→ **Prompt**
Pull out every line of the listing below that contains the string "label", and copy each of those lines in full.

→ **Task input**
· · · · · · ·
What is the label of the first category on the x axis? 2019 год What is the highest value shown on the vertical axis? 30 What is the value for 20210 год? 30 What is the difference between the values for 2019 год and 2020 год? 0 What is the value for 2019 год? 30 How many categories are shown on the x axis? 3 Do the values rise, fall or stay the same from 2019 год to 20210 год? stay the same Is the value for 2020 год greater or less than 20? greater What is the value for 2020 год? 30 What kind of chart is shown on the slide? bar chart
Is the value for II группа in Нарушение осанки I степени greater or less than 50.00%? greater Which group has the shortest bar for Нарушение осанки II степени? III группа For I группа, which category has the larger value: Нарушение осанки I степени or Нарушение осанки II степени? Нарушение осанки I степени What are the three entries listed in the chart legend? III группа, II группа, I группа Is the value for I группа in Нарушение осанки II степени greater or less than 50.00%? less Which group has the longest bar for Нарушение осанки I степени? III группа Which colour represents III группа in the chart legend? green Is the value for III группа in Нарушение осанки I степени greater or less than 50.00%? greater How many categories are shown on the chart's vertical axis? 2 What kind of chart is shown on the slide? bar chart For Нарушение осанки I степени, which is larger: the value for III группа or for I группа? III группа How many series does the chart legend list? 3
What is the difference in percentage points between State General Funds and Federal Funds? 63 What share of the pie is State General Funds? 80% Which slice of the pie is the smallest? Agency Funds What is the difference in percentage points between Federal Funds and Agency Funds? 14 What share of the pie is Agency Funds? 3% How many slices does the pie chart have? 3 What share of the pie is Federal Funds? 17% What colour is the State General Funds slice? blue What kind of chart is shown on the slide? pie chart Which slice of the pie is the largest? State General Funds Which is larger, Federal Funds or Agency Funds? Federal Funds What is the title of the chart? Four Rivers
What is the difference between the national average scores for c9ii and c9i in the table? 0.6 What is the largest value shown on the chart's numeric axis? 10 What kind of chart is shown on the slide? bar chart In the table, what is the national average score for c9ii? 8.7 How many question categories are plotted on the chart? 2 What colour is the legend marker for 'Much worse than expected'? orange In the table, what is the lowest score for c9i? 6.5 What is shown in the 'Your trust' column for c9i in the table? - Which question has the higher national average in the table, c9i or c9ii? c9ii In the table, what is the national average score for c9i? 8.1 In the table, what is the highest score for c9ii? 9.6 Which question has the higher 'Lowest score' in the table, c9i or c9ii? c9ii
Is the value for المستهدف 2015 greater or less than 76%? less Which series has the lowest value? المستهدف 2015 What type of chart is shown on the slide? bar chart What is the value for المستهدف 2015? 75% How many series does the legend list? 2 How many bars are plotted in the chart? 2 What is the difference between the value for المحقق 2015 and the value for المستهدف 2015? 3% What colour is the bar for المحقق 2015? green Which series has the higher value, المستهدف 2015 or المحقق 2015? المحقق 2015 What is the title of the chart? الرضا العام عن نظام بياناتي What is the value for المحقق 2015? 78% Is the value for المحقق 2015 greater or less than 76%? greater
· · · · · · ·
→ **Result**
What is the label of the first category on the x axis? 2019 год What is the highest value shown on the vertical axis? 30 What is the value for 20210 год? 30 What is the difference between the values for 2019 год and 2020 год? 0 What is the value for 2019 год? 30 How many categories are shown on the x axis? 3 Do the values rise, fall or stay the same from 2019 год to 20210 год? stay the same Is the value for 2020 год greater or less than 20? greater What is the value for 2020 год? 30 What kind of chart is shown on the slide? bar chart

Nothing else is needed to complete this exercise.